- [INFORMATION SUPPLIED]:
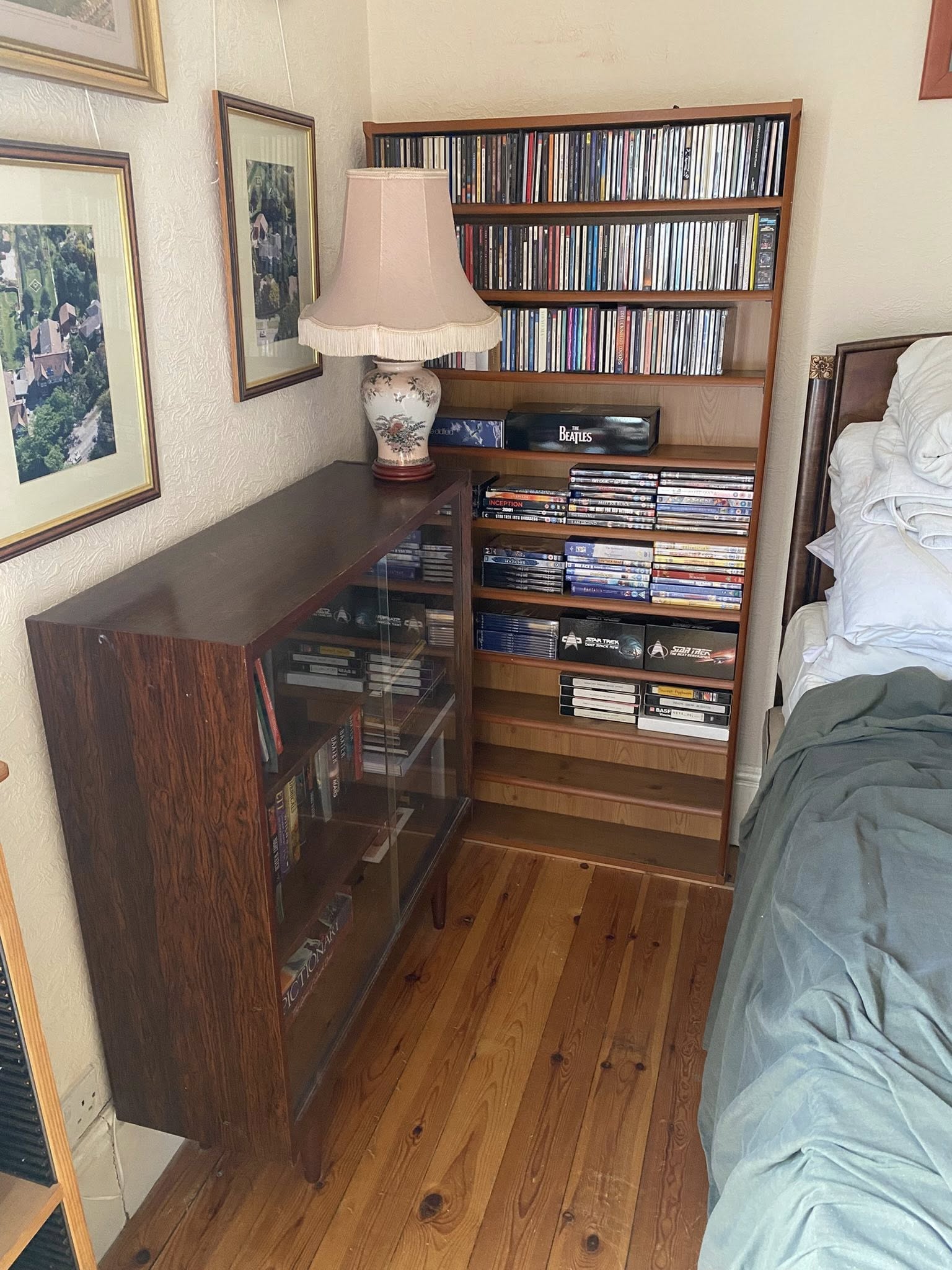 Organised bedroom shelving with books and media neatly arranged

==

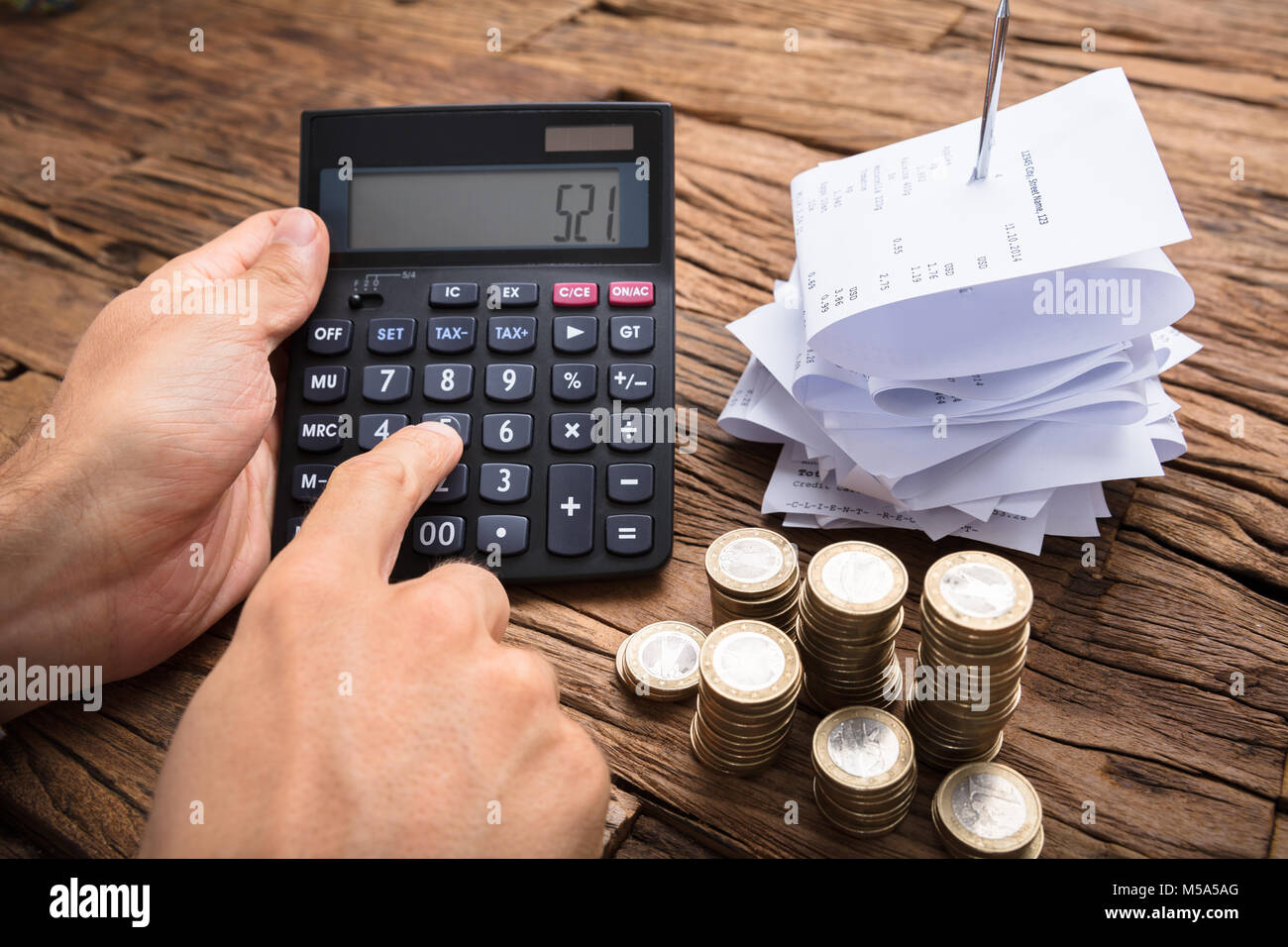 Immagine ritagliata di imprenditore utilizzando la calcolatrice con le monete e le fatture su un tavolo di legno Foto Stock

* * *

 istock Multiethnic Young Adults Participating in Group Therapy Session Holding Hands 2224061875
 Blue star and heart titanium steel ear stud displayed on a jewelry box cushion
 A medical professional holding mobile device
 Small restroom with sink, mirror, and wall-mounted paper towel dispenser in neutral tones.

- [TASK ITEM]: Everything from the line containing "Blue star and" through the line containing "Small restroom with" in the material above should be retyped exactly, both ends included, and nothing more.

- [TASK ANSWER]:
 Blue star and heart titanium steel ear stud displayed on a jewelry box cushion
 A medical professional holding mobile device
 Small restroom with sink, mirror, and wall-mounted paper towel dispenser in neutral tones.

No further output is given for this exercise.